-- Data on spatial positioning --
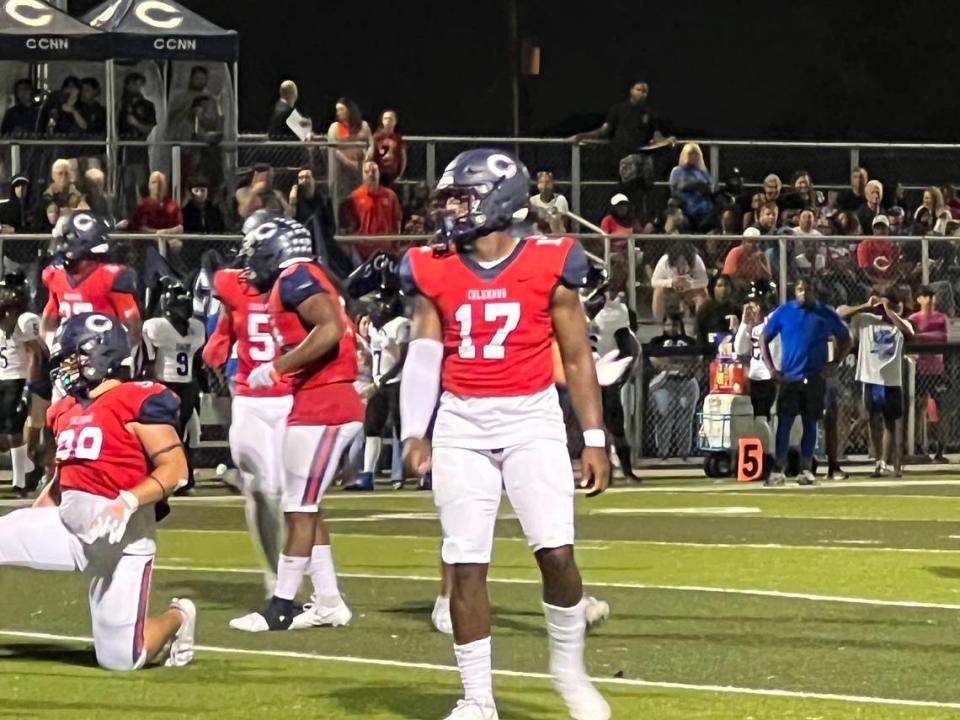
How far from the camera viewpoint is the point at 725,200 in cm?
2320

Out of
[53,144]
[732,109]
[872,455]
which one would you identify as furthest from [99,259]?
[732,109]

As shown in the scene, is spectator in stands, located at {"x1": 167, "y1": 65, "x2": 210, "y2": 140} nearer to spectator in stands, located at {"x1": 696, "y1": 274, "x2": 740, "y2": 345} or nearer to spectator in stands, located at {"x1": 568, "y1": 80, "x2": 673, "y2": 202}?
spectator in stands, located at {"x1": 568, "y1": 80, "x2": 673, "y2": 202}

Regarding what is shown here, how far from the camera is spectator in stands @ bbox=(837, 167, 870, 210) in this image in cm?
2383

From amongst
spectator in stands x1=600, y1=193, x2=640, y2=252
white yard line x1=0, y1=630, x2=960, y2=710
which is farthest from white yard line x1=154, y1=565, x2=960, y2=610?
spectator in stands x1=600, y1=193, x2=640, y2=252

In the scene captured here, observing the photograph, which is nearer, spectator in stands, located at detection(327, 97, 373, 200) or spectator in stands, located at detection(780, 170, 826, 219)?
spectator in stands, located at detection(327, 97, 373, 200)

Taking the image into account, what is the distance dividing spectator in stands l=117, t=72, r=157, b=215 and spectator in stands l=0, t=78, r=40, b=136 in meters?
0.73

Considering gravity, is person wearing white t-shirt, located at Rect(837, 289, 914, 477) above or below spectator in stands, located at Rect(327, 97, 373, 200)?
below

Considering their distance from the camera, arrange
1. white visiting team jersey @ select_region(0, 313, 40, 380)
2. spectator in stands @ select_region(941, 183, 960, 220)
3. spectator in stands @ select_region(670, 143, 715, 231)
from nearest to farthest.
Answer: white visiting team jersey @ select_region(0, 313, 40, 380) < spectator in stands @ select_region(670, 143, 715, 231) < spectator in stands @ select_region(941, 183, 960, 220)

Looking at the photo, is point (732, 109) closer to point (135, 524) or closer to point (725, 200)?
point (725, 200)

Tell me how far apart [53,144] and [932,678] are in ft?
42.9

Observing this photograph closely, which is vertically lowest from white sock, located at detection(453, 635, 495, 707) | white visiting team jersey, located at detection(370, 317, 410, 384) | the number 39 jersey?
white sock, located at detection(453, 635, 495, 707)

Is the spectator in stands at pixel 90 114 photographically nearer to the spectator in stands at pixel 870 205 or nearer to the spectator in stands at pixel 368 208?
the spectator in stands at pixel 368 208

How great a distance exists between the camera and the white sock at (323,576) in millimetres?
10133

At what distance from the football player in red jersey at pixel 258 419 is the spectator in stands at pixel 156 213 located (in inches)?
365
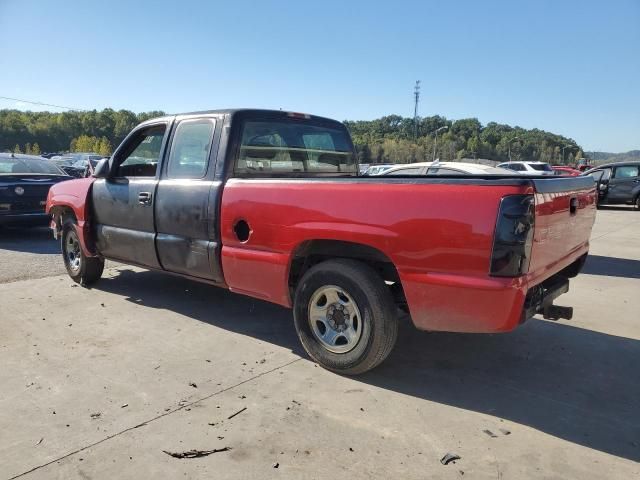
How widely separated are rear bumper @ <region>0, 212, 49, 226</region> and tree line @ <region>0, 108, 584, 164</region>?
78984 millimetres

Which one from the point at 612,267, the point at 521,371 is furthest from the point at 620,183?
the point at 521,371

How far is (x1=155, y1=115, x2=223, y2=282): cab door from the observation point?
433 cm

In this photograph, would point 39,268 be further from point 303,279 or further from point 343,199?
point 343,199

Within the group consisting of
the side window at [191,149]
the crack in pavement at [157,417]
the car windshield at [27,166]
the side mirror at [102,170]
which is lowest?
the crack in pavement at [157,417]

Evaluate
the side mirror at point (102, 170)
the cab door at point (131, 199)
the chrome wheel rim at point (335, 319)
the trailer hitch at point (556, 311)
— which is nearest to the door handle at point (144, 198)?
the cab door at point (131, 199)

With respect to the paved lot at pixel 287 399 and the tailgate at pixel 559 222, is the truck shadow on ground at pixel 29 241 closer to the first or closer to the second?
the paved lot at pixel 287 399

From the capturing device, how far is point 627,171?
61.3 ft

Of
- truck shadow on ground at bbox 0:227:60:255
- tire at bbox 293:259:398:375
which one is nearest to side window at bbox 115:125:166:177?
tire at bbox 293:259:398:375

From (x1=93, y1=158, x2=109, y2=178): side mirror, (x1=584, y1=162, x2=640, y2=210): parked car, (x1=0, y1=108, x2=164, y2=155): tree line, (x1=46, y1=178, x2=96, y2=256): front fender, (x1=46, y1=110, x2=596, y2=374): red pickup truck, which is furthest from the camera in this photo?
(x1=0, y1=108, x2=164, y2=155): tree line

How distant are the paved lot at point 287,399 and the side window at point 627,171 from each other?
15669 millimetres

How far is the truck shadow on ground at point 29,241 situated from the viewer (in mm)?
8789

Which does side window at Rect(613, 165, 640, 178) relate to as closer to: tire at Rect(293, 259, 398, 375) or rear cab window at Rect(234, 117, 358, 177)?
rear cab window at Rect(234, 117, 358, 177)

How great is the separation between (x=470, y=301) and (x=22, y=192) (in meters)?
9.19

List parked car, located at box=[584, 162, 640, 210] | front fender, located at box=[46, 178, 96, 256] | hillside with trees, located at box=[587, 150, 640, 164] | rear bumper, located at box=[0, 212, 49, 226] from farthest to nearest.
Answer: hillside with trees, located at box=[587, 150, 640, 164] < parked car, located at box=[584, 162, 640, 210] < rear bumper, located at box=[0, 212, 49, 226] < front fender, located at box=[46, 178, 96, 256]
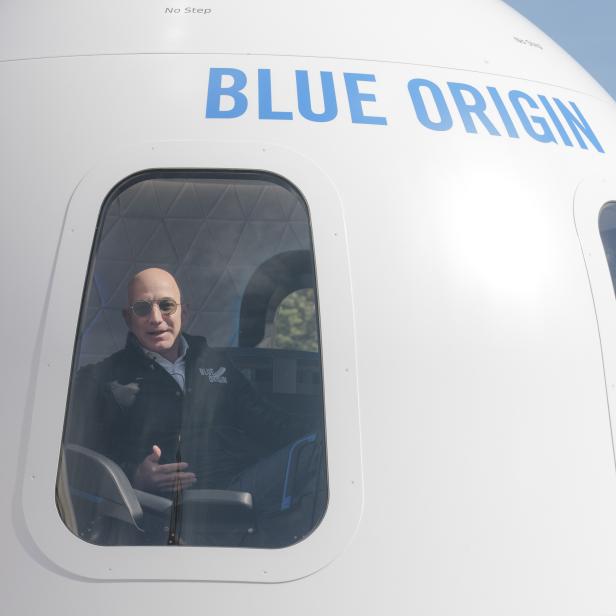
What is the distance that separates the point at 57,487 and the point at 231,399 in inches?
23.3

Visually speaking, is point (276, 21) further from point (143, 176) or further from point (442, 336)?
point (442, 336)

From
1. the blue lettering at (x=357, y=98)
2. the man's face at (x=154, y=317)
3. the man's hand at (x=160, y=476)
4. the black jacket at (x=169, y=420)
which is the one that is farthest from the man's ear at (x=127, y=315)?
the blue lettering at (x=357, y=98)

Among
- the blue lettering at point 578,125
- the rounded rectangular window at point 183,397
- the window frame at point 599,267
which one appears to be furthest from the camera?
the blue lettering at point 578,125

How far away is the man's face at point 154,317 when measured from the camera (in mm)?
3061

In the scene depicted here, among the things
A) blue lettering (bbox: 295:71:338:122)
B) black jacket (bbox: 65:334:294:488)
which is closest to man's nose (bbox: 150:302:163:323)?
black jacket (bbox: 65:334:294:488)

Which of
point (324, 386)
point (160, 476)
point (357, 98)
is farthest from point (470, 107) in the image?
point (160, 476)

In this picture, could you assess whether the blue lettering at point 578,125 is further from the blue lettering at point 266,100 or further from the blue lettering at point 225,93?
the blue lettering at point 225,93

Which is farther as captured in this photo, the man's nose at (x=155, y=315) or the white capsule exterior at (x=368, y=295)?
the man's nose at (x=155, y=315)

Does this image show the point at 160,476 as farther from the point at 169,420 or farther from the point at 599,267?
the point at 599,267

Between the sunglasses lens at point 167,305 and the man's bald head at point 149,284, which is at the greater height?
the man's bald head at point 149,284

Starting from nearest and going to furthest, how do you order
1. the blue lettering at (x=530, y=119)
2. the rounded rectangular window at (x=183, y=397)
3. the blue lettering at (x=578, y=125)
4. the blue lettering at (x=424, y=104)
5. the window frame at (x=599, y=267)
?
the rounded rectangular window at (x=183, y=397) → the window frame at (x=599, y=267) → the blue lettering at (x=424, y=104) → the blue lettering at (x=530, y=119) → the blue lettering at (x=578, y=125)

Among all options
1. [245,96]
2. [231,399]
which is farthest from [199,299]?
[245,96]

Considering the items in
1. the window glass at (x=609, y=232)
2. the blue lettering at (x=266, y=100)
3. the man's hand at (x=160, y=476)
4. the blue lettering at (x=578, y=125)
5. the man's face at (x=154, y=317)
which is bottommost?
the man's hand at (x=160, y=476)

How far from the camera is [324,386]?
2834mm
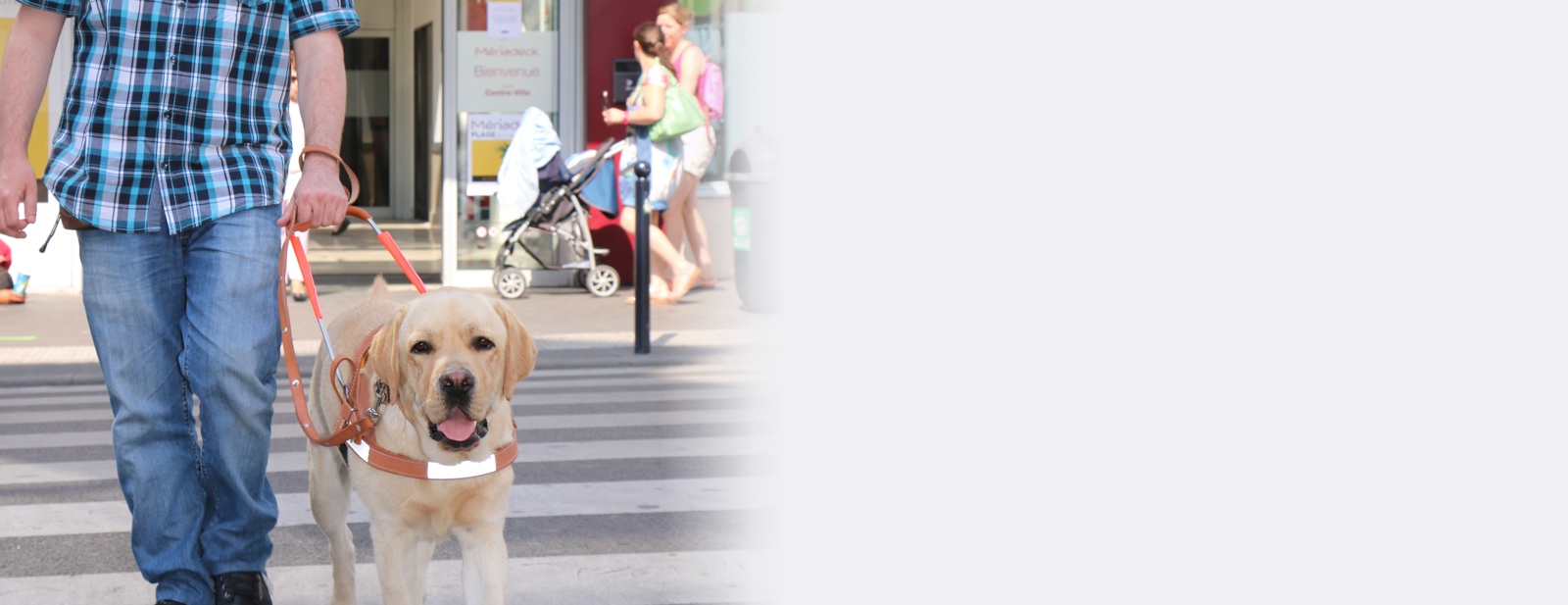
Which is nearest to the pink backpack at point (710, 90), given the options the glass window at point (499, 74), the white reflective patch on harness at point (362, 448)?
the glass window at point (499, 74)

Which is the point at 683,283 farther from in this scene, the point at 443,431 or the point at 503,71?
the point at 443,431

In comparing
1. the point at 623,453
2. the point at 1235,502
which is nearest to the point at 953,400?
the point at 1235,502

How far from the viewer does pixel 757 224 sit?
39.2ft

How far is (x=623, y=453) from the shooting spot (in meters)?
6.63

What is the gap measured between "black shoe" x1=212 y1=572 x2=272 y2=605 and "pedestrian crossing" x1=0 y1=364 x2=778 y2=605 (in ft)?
1.50

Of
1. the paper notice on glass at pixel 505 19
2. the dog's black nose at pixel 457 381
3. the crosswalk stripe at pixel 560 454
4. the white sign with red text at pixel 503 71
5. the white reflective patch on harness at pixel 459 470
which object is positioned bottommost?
the crosswalk stripe at pixel 560 454

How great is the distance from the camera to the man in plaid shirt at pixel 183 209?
3.63m

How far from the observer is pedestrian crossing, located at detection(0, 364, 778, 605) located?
14.7ft

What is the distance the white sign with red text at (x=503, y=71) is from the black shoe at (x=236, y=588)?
10181mm

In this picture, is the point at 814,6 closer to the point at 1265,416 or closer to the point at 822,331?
the point at 822,331

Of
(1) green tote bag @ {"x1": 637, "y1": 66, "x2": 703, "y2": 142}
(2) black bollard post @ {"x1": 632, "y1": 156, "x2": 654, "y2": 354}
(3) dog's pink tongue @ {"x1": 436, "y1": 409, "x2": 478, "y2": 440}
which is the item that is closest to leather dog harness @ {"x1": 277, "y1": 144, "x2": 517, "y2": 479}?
(3) dog's pink tongue @ {"x1": 436, "y1": 409, "x2": 478, "y2": 440}

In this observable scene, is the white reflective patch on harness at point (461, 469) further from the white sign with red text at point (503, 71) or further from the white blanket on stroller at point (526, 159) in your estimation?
the white sign with red text at point (503, 71)

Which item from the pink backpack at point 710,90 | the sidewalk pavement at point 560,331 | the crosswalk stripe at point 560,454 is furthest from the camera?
the pink backpack at point 710,90

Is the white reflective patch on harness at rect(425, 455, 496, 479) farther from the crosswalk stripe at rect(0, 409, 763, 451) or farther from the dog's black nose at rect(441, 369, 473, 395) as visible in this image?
the crosswalk stripe at rect(0, 409, 763, 451)
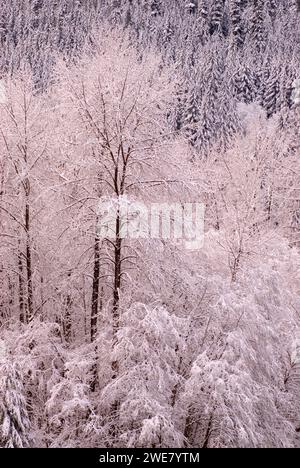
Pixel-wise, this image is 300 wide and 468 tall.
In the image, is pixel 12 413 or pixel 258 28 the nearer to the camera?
pixel 12 413

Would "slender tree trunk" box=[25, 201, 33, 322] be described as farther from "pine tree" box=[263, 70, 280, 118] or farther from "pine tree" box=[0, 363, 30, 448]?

-- WHAT IS ASKED --
Rewrite the data as a JSON list of strings, one per line and skipping blank lines, starting at the line that contains "In this picture, is" and ending at the last line of the data. Leave the pictures out of the answer.

-- EXERCISE RESULT --
[
  "In this picture, is the point at 814,6 closer to the point at 1265,416 or closer to the point at 822,331?",
  "the point at 822,331",
  "Of",
  "(1) green tote bag @ {\"x1\": 637, \"y1\": 66, \"x2\": 703, \"y2\": 142}",
  "(2) black bollard post @ {\"x1\": 632, \"y1\": 156, \"x2\": 654, \"y2\": 354}",
  "(3) dog's pink tongue @ {\"x1\": 436, \"y1\": 409, \"x2\": 478, \"y2\": 440}",
  "which is the item that is closest to leather dog harness @ {\"x1\": 277, \"y1\": 144, \"x2\": 517, \"y2\": 479}?",
  "(3) dog's pink tongue @ {\"x1\": 436, \"y1\": 409, \"x2\": 478, \"y2\": 440}",
  "In this observable scene, is the white reflective patch on harness at point (461, 469) further from the white sign with red text at point (503, 71) or further from the white blanket on stroller at point (526, 159) in your estimation?",
  "the white sign with red text at point (503, 71)",
  "Which item from the pink backpack at point 710,90 | the sidewalk pavement at point 560,331 | the crosswalk stripe at point 560,454 is furthest from the camera?",
  "the pink backpack at point 710,90",
  "Is the white reflective patch on harness at rect(425, 455, 496, 479) farther from the crosswalk stripe at rect(0, 409, 763, 451) or farther from the dog's black nose at rect(441, 369, 473, 395) as visible in this image?",
  "the crosswalk stripe at rect(0, 409, 763, 451)",
  "Pixel-wise, this image is 300 wide and 468 tall.",
  "In the image, is pixel 12 413 or pixel 258 28 the nearer to the camera?",
  "pixel 12 413",
  "Would \"slender tree trunk\" box=[25, 201, 33, 322] be described as farther from \"pine tree\" box=[263, 70, 280, 118] or farther from \"pine tree\" box=[0, 363, 30, 448]?"
]